■ **Given exercise a**: Retype the passage on inequality and fairness below word for word, in full.

Socioeconomic disadvantages early in life can undermine educational achievement, test scores, and work experiences. In this way, inequality can undermine equal opportunity. Yet when we evaluate the fairness of merit-based processes, people tend to ignore this broader context and the effects of inequality.
Want the true reality? Life is designed to be unfair. People are born with different skill set and skill levels and it is never fair. Some people are simply smarter than others. Some are born with better looks and more charisma. Some are born athletically gifted. Some are born with artistic abilities. Some are born with cognitive mental issues or personality disorders. Some are born with physical disabilities. That is simply life.
No matter how hard I work, I was never going to become the star center of an NBA team standing 6' 1". I was never going to become an Olympic shot putter weighing 185 lbs. I was never going to be a brilliant theoretical physicist with an IQ below genius level. I love music, but I am no musical prodigy. I am not a bad looking guy, but I was not going to be hired to do underwear commercials. There are certain limitations to life that just exist because of this thing called reality.

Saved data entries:
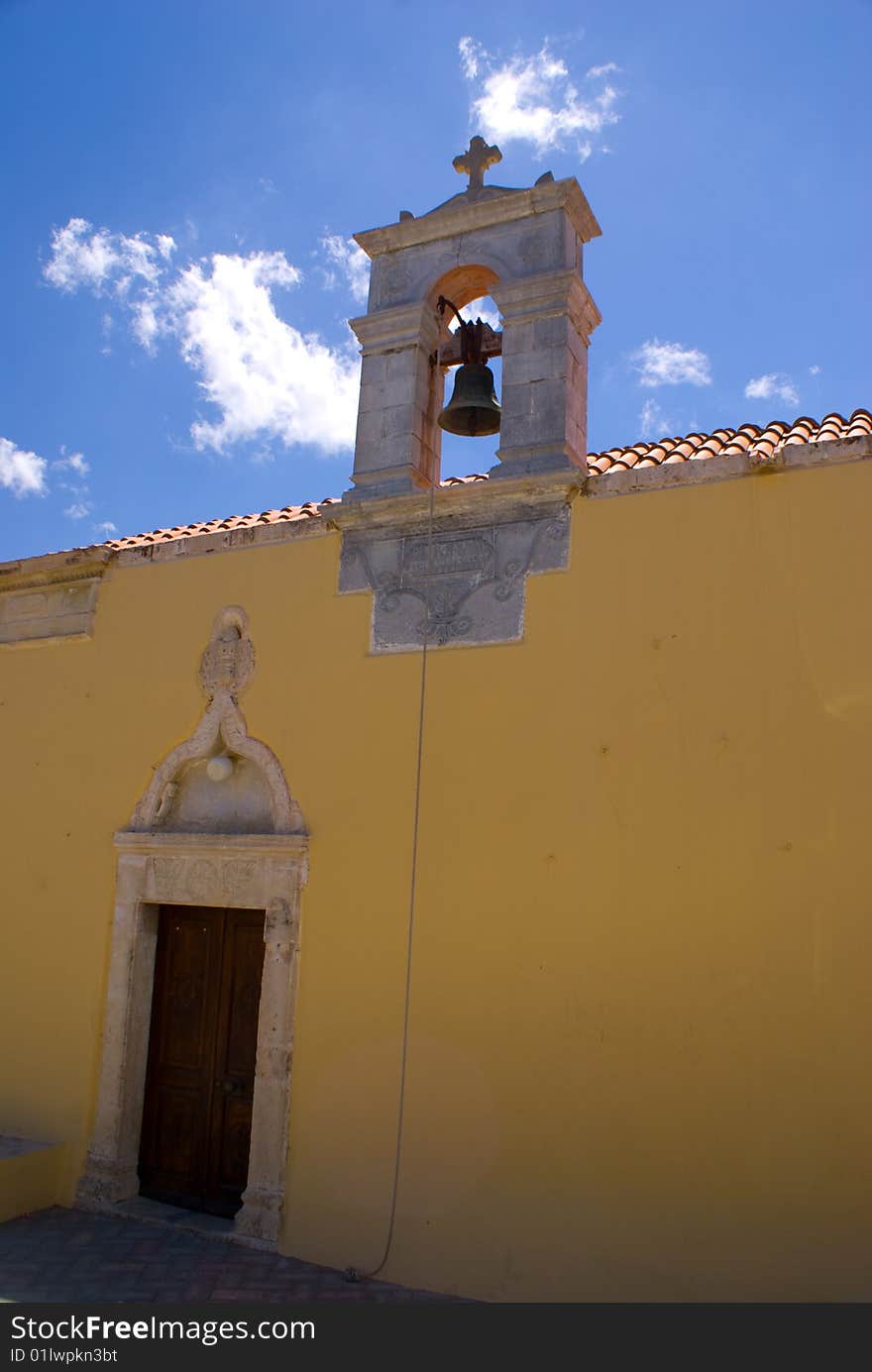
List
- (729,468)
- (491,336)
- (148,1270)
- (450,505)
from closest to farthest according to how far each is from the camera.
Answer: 1. (729,468)
2. (148,1270)
3. (450,505)
4. (491,336)

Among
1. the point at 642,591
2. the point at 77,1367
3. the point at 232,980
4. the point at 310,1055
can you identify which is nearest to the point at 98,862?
the point at 232,980

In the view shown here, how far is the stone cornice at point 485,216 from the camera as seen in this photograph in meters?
5.01

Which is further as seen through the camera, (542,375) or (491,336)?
(491,336)

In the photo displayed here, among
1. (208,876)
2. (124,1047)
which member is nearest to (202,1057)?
(124,1047)

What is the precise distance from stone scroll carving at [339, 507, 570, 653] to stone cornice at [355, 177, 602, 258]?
1642 millimetres

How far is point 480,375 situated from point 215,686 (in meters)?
2.27

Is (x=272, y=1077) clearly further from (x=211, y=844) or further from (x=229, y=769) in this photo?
(x=229, y=769)

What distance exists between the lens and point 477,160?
5289 mm

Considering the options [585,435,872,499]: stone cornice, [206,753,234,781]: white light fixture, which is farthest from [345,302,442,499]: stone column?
[206,753,234,781]: white light fixture

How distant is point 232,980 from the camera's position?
5.37 meters

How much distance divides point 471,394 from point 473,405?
0.07 meters

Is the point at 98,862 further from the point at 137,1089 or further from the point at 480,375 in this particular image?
the point at 480,375

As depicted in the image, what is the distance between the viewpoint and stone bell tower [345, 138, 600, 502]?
4910 millimetres

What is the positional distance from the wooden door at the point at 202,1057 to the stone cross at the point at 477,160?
413cm
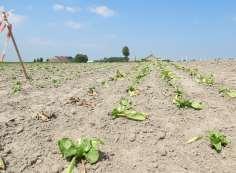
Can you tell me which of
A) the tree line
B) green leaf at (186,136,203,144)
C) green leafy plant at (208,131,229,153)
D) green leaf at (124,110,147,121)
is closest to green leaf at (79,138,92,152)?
green leaf at (186,136,203,144)

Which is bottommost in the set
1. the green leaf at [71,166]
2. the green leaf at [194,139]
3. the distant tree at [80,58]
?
the distant tree at [80,58]

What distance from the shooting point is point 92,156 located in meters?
4.80

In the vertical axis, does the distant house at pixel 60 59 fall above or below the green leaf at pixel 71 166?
below

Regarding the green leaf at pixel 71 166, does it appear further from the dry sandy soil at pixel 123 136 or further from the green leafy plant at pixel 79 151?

■ **Given exercise b**: From the line holding "What is the precise" through the last of the rows above, inclusive, set out those lines as a numbered list. Skip blank lines, and leave out the pictures.

■ **Right answer a**:
Socioeconomic disadvantages early in life can undermine educational achievement, test scores, and work experiences. In this way, inequality can undermine equal opportunity. Yet when we evaluate the fairness of merit-based processes, people tend to ignore this broader context and the effects of inequality.
Want the true reality? Life is designed to be unfair. People are born with different skill set and skill levels and it is never fair. Some people are simply smarter than others. Some are born with better looks and more charisma. Some are born athletically gifted. Some are born with artistic abilities. Some are born with cognitive mental issues or personality disorders. Some are born with physical disabilities. That is simply life.
No matter how hard I work, I was never going to become the star center of an NBA team standing 6' 1". I was never going to become an Olympic shot putter weighing 185 lbs. I was never going to be a brilliant theoretical physicist with an IQ below genius level. I love music, but I am no musical prodigy. I am not a bad looking guy, but I was not going to be hired to do underwear commercials. There are certain limitations to life that just exist because of this thing called reality.

■ **Right answer b**:
1. What is the precise distance from stone scroll carving at [339, 507, 570, 653] to stone cornice at [355, 177, 602, 258]?
2. 1642 millimetres
3. How far is point 480,375 situated from point 215,686 (in meters)?
4. 2.27
5. Is (x=272, y=1077) clearly further from (x=211, y=844) or further from (x=229, y=769) in this photo?
6. (x=229, y=769)
7. What distance exists between the lens and point 477,160?
8. 5289 mm
9. Considering the options [585,435,872,499]: stone cornice, [206,753,234,781]: white light fixture, which is farthest from [345,302,442,499]: stone column?
10. [206,753,234,781]: white light fixture
11. How distant is point 232,980 from the camera's position?
12. 5.37 meters
13. How much distance divides point 471,394 from point 473,405?
14. 0.07 meters
15. Is the point at 98,862 further from the point at 137,1089 or further from the point at 480,375 in this particular image?
16. the point at 480,375
17. As depicted in the image, what is the distance between the viewpoint and stone bell tower [345, 138, 600, 502]?
18. 4910 millimetres
19. What is the positional distance from the wooden door at the point at 202,1057 to the stone cross at the point at 477,160?
20. 413cm
21. Can you tell me which of
22. A) the tree line
23. B) green leaf at (186,136,203,144)
24. C) green leafy plant at (208,131,229,153)
25. D) green leaf at (124,110,147,121)
26. is closest to green leaf at (79,138,92,152)?
27. green leaf at (186,136,203,144)
28. Which is bottommost in the set
29. 1. the green leaf at [71,166]
30. 2. the green leaf at [194,139]
31. 3. the distant tree at [80,58]
32. ?
33. the distant tree at [80,58]
34. What distance from the shooting point is point 92,156 located in meters?
35. 4.80
36. In the vertical axis, does the distant house at pixel 60 59 fall above or below the green leaf at pixel 71 166?
37. below
38. Regarding the green leaf at pixel 71 166, does it appear further from the dry sandy soil at pixel 123 136 or further from the green leafy plant at pixel 79 151?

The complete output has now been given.